I walked back to my car and flipped through the contents of the envelope—a picture, a work address, a sandwich bag and a knife. It all seemed pretty standard though the time thing was going to be rough. I started the ignition and a few clicks down the road I pulled into Maxine’s Bar & Grille.
I opened the door and was slapped with stale, piss-warm air. Choking back bile and an impotent sadness over the apparently broken air conditioner, I found the bar and dejectedly sat down on a stool. The pretty bartender came up quickly smelling like lavender and jasmine mixed with sweat and stale beer. A name-tag perfectly placed over a large firm looking breast said “Becky.”
“What would you like?”
“A Budweiser and a steak, rare.”
“Yeah, that’s it, Becky”
Four Budweisers supplemented my steak. I called Becky over and ordered another one for dessert. As she placed the sweaty mug on a fresh napkin she asked me the question I’d known she was thinking since I first walked in.
“So where’re you from?”
“Virginia,” I said.
“You’re far from home. What’re you doing all the way out here?”
“Work,” I said and made eye contact. “My line of work brings me to all sorts of interesting places.”
“Oh yeah? What type of work is that?”
“Collections,” I said and watched her face as I took a sip of my beer. She was classy; I only saw the nervousness cascade briefly across her face as quickly as a summer cloud shadowing the prairie sun. Hopefully, she would handle this with the proper decorum, though part of me likes it when they beg and cry.
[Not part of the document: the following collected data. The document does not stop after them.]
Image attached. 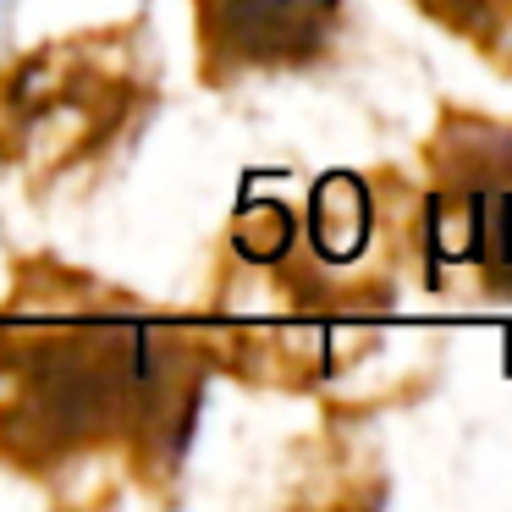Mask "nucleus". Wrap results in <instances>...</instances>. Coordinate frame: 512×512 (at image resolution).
Segmentation results:
<instances>
[{
    "mask_svg": "<svg viewBox=\"0 0 512 512\" xmlns=\"http://www.w3.org/2000/svg\"><path fill=\"white\" fill-rule=\"evenodd\" d=\"M419 276L435 298L512 303V122L446 111L430 133Z\"/></svg>",
    "mask_w": 512,
    "mask_h": 512,
    "instance_id": "obj_3",
    "label": "nucleus"
},
{
    "mask_svg": "<svg viewBox=\"0 0 512 512\" xmlns=\"http://www.w3.org/2000/svg\"><path fill=\"white\" fill-rule=\"evenodd\" d=\"M237 281L270 292L292 320H364L397 303V276L419 265V188L402 171H331L309 210L248 204L226 237Z\"/></svg>",
    "mask_w": 512,
    "mask_h": 512,
    "instance_id": "obj_2",
    "label": "nucleus"
},
{
    "mask_svg": "<svg viewBox=\"0 0 512 512\" xmlns=\"http://www.w3.org/2000/svg\"><path fill=\"white\" fill-rule=\"evenodd\" d=\"M215 347L83 270L28 259L0 303V463L56 479L171 474L193 441Z\"/></svg>",
    "mask_w": 512,
    "mask_h": 512,
    "instance_id": "obj_1",
    "label": "nucleus"
},
{
    "mask_svg": "<svg viewBox=\"0 0 512 512\" xmlns=\"http://www.w3.org/2000/svg\"><path fill=\"white\" fill-rule=\"evenodd\" d=\"M413 6L512 78V0H413Z\"/></svg>",
    "mask_w": 512,
    "mask_h": 512,
    "instance_id": "obj_6",
    "label": "nucleus"
},
{
    "mask_svg": "<svg viewBox=\"0 0 512 512\" xmlns=\"http://www.w3.org/2000/svg\"><path fill=\"white\" fill-rule=\"evenodd\" d=\"M83 50H89V39L50 45L28 56L17 72H6V83H0V105L12 116L17 144L50 166L94 149L100 127L127 111L122 94H105V83H111V72H100L105 50H94L100 61H83Z\"/></svg>",
    "mask_w": 512,
    "mask_h": 512,
    "instance_id": "obj_5",
    "label": "nucleus"
},
{
    "mask_svg": "<svg viewBox=\"0 0 512 512\" xmlns=\"http://www.w3.org/2000/svg\"><path fill=\"white\" fill-rule=\"evenodd\" d=\"M342 34V0H193L204 83L320 67Z\"/></svg>",
    "mask_w": 512,
    "mask_h": 512,
    "instance_id": "obj_4",
    "label": "nucleus"
}]
</instances>
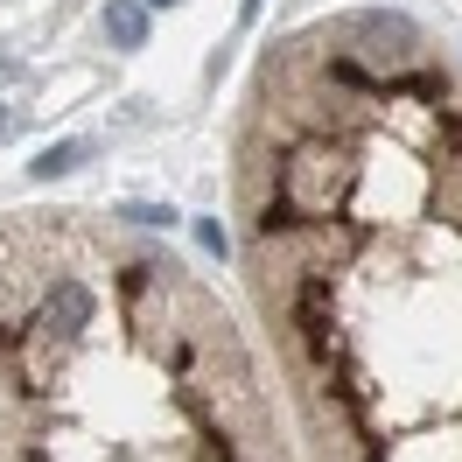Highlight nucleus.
<instances>
[{
  "label": "nucleus",
  "instance_id": "1",
  "mask_svg": "<svg viewBox=\"0 0 462 462\" xmlns=\"http://www.w3.org/2000/svg\"><path fill=\"white\" fill-rule=\"evenodd\" d=\"M350 35H357V42H365V50H372L378 63H400L406 50L420 42V35H413V22H406V14H385V7L357 14V22H350Z\"/></svg>",
  "mask_w": 462,
  "mask_h": 462
},
{
  "label": "nucleus",
  "instance_id": "2",
  "mask_svg": "<svg viewBox=\"0 0 462 462\" xmlns=\"http://www.w3.org/2000/svg\"><path fill=\"white\" fill-rule=\"evenodd\" d=\"M106 35H113L119 50H141L147 42V7L141 0H113V7H106Z\"/></svg>",
  "mask_w": 462,
  "mask_h": 462
},
{
  "label": "nucleus",
  "instance_id": "3",
  "mask_svg": "<svg viewBox=\"0 0 462 462\" xmlns=\"http://www.w3.org/2000/svg\"><path fill=\"white\" fill-rule=\"evenodd\" d=\"M78 162H85V147H78V141H63V147H50V154H35V169H29V175H42V182H57V175H70Z\"/></svg>",
  "mask_w": 462,
  "mask_h": 462
},
{
  "label": "nucleus",
  "instance_id": "4",
  "mask_svg": "<svg viewBox=\"0 0 462 462\" xmlns=\"http://www.w3.org/2000/svg\"><path fill=\"white\" fill-rule=\"evenodd\" d=\"M119 225H147L154 231V225H175V210L169 203H119Z\"/></svg>",
  "mask_w": 462,
  "mask_h": 462
},
{
  "label": "nucleus",
  "instance_id": "5",
  "mask_svg": "<svg viewBox=\"0 0 462 462\" xmlns=\"http://www.w3.org/2000/svg\"><path fill=\"white\" fill-rule=\"evenodd\" d=\"M197 245H203V253H217V260H225V253H231L225 225H210V217H203V225H197Z\"/></svg>",
  "mask_w": 462,
  "mask_h": 462
},
{
  "label": "nucleus",
  "instance_id": "6",
  "mask_svg": "<svg viewBox=\"0 0 462 462\" xmlns=\"http://www.w3.org/2000/svg\"><path fill=\"white\" fill-rule=\"evenodd\" d=\"M14 126H22V113H14V106H0V141H7Z\"/></svg>",
  "mask_w": 462,
  "mask_h": 462
},
{
  "label": "nucleus",
  "instance_id": "7",
  "mask_svg": "<svg viewBox=\"0 0 462 462\" xmlns=\"http://www.w3.org/2000/svg\"><path fill=\"white\" fill-rule=\"evenodd\" d=\"M147 7H175V0H147Z\"/></svg>",
  "mask_w": 462,
  "mask_h": 462
}]
</instances>
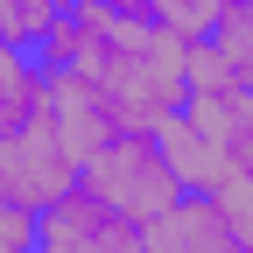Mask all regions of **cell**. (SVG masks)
Masks as SVG:
<instances>
[{"label":"cell","mask_w":253,"mask_h":253,"mask_svg":"<svg viewBox=\"0 0 253 253\" xmlns=\"http://www.w3.org/2000/svg\"><path fill=\"white\" fill-rule=\"evenodd\" d=\"M141 232H148V253H246L218 190H183V197L162 218H148Z\"/></svg>","instance_id":"obj_5"},{"label":"cell","mask_w":253,"mask_h":253,"mask_svg":"<svg viewBox=\"0 0 253 253\" xmlns=\"http://www.w3.org/2000/svg\"><path fill=\"white\" fill-rule=\"evenodd\" d=\"M78 183H84L106 211L134 218V225L162 218V211L183 197V176L169 169V148H162L155 126H120L113 141H99V148L78 162Z\"/></svg>","instance_id":"obj_2"},{"label":"cell","mask_w":253,"mask_h":253,"mask_svg":"<svg viewBox=\"0 0 253 253\" xmlns=\"http://www.w3.org/2000/svg\"><path fill=\"white\" fill-rule=\"evenodd\" d=\"M113 14H134V21H155V0H106Z\"/></svg>","instance_id":"obj_11"},{"label":"cell","mask_w":253,"mask_h":253,"mask_svg":"<svg viewBox=\"0 0 253 253\" xmlns=\"http://www.w3.org/2000/svg\"><path fill=\"white\" fill-rule=\"evenodd\" d=\"M84 78L106 84V99L120 106L126 126H162V120L183 113V99H190V42H176L162 21L120 14L113 36H106V56L91 63Z\"/></svg>","instance_id":"obj_1"},{"label":"cell","mask_w":253,"mask_h":253,"mask_svg":"<svg viewBox=\"0 0 253 253\" xmlns=\"http://www.w3.org/2000/svg\"><path fill=\"white\" fill-rule=\"evenodd\" d=\"M63 190H78V148L63 141L56 113L36 120V126H21V134H7V197L28 204V211H42Z\"/></svg>","instance_id":"obj_4"},{"label":"cell","mask_w":253,"mask_h":253,"mask_svg":"<svg viewBox=\"0 0 253 253\" xmlns=\"http://www.w3.org/2000/svg\"><path fill=\"white\" fill-rule=\"evenodd\" d=\"M36 253H148V232L134 218L106 211L91 190H63L56 204L36 211Z\"/></svg>","instance_id":"obj_3"},{"label":"cell","mask_w":253,"mask_h":253,"mask_svg":"<svg viewBox=\"0 0 253 253\" xmlns=\"http://www.w3.org/2000/svg\"><path fill=\"white\" fill-rule=\"evenodd\" d=\"M0 190H7V134H0Z\"/></svg>","instance_id":"obj_12"},{"label":"cell","mask_w":253,"mask_h":253,"mask_svg":"<svg viewBox=\"0 0 253 253\" xmlns=\"http://www.w3.org/2000/svg\"><path fill=\"white\" fill-rule=\"evenodd\" d=\"M49 120V63L21 42H0V134Z\"/></svg>","instance_id":"obj_6"},{"label":"cell","mask_w":253,"mask_h":253,"mask_svg":"<svg viewBox=\"0 0 253 253\" xmlns=\"http://www.w3.org/2000/svg\"><path fill=\"white\" fill-rule=\"evenodd\" d=\"M204 42H211V56L225 63L239 84H253V0H225Z\"/></svg>","instance_id":"obj_8"},{"label":"cell","mask_w":253,"mask_h":253,"mask_svg":"<svg viewBox=\"0 0 253 253\" xmlns=\"http://www.w3.org/2000/svg\"><path fill=\"white\" fill-rule=\"evenodd\" d=\"M0 253H36V211L0 190Z\"/></svg>","instance_id":"obj_10"},{"label":"cell","mask_w":253,"mask_h":253,"mask_svg":"<svg viewBox=\"0 0 253 253\" xmlns=\"http://www.w3.org/2000/svg\"><path fill=\"white\" fill-rule=\"evenodd\" d=\"M155 134H162V148H169V169L183 176V190H218V183H225L232 176V162H225V155H218L204 134H197V126H190L183 113H169L162 126H155Z\"/></svg>","instance_id":"obj_7"},{"label":"cell","mask_w":253,"mask_h":253,"mask_svg":"<svg viewBox=\"0 0 253 253\" xmlns=\"http://www.w3.org/2000/svg\"><path fill=\"white\" fill-rule=\"evenodd\" d=\"M218 7H225V0H155V21H162L176 42H204Z\"/></svg>","instance_id":"obj_9"}]
</instances>
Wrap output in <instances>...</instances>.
“Look,” she said, narrowing her eyes, “I told him I would pay him. Work’s been slow and my kid needed braces. I told myself I’d earn this money legit so it’s taken longer than I expected. I just need another week. You can see I’m working alone here. ” She showed me a naked ring finger.
“Well, Becky I’ve been doing this for years and I think you’re telling me the truth. Hell, no sense in lying, right? Honestly though I don’t care if you pour a million drafts or suck a million dicks to get that money. I have no opinion, no sympathy. I’m just the collector. You know what’s coming so I suggest you take a break.”
My instincts had been right about Becky. With a resigned elegance she took a break and led me out to the employee area where the waitresses smoked and whined about their shitty tips. With her face contorted in defiant anger, not a tear escaped the “fuck you” glare as I cut off her ring finger.
“Remember,” I said, as I dropped the finger in the sandwich bag, “this is a warning. Thumb’s next.”
I left her sweating in the late afternoon heat, cradling her wound in a dirty bar rag. I wondered if Skinny Jim would give me a bonus for being early. I pointed the car east, cranked the air conditioner and felt $5,000 closer to home.